Caritas: Wir stehen an einem Wendepunkt: Die Rohingya sind in Gefahr, in Vergessenheit zu geraten
Kutupalong/Freiburg (ots)
Ein Brand im weltweit größten Flüchtlingscamp Kutupalong hat 7.000 Menschen obdachlos gemacht - Sechs Jahre nach der Vertreibung der Rohingya aus Myanmar fehlen den Menschen jegliche Perspektiven - Hilfsgelder reichen nicht mehr aus, Kinder hungern - Anzahl der Rohingya-Bootsflüchtlinge nimmt stark zu.
Wieder einmal sind im Flüchtlingscamp Kutupalong Unterkünfte der Rohingya niedergebrannt, wieder einmal wird damit das Schicksal dieser Menschen für kurze Zeit ins öffentliche Bewusstsein gehoben. Doch das reiche längst nicht aus, die Flüchtlingsfrage der 2017 aus Myanmar vertriebenen Menschen zu lösen, kritisiert Caritas international in Freiburg. Das Hilfswerk des Deutschen Caritasverbandes warnt eindringlich davor, die Rohingya in Bangladesch zu vergessen. "Wir stehen an einem entscheidenden Punkt in dieser Krise: Entweder die politisch Beteiligten finden eine Lösung für und mit den Flüchtlingen, die ihnen eine echte Zukunft eröffnet, oder ihr Schicksal gerät in völlige Vergessenheit gepaart mit absoluter Perspektivlosigkeit", warnt Angela Gärtner, Länderreferentin von Caritas international.

> [Datenteil]
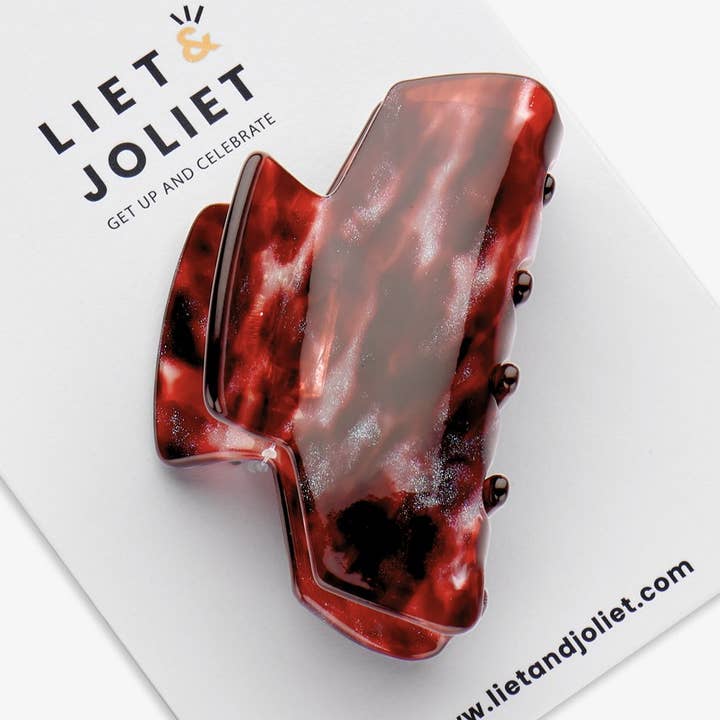 Fermagli per capelli J25245MIX04 per la vendita all'ingrosso da parte di Liet&Joliet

> [Aufgabe] Fahre mit dem Text über die Rohingya nach seinem letzten Satz fort. Die Zeilen sind eigenständiges Material und gehören nicht zum Text über die Rohingya.

> [Antwortfeld]
Die Entwicklung spricht gegen die Flüchtlinge: Die Bereitschaft der internationalen Gemeinschaft, für die Versorgung der Rohingya finanziell aufzukommen, schwindet rapide. Kamen 2022 noch fast zwei Drittel der benötigten Mittel zusammen (62 Prozent), sind ein Jahr später (2023) nur gut die Hälfte davon gedeckt (55 Prozent) von insgesamt 275 Millionen Dollar. Im Jahr 2023 mussten die Vereinten Nationen die Nahrungsmittelunterstützung für die mehr als 700.000 Menschen im Flüchtlings-Camp Kutupalong im Süden Bangladeschs von zwölf auf acht Dollar pro Monat kürzen. Die Konsequenzen trafen vor allem die Kinder: Sowohl die Fälle von Unterernährung als auch Kinderarbeit und -heirat sind deutlich angestiegen.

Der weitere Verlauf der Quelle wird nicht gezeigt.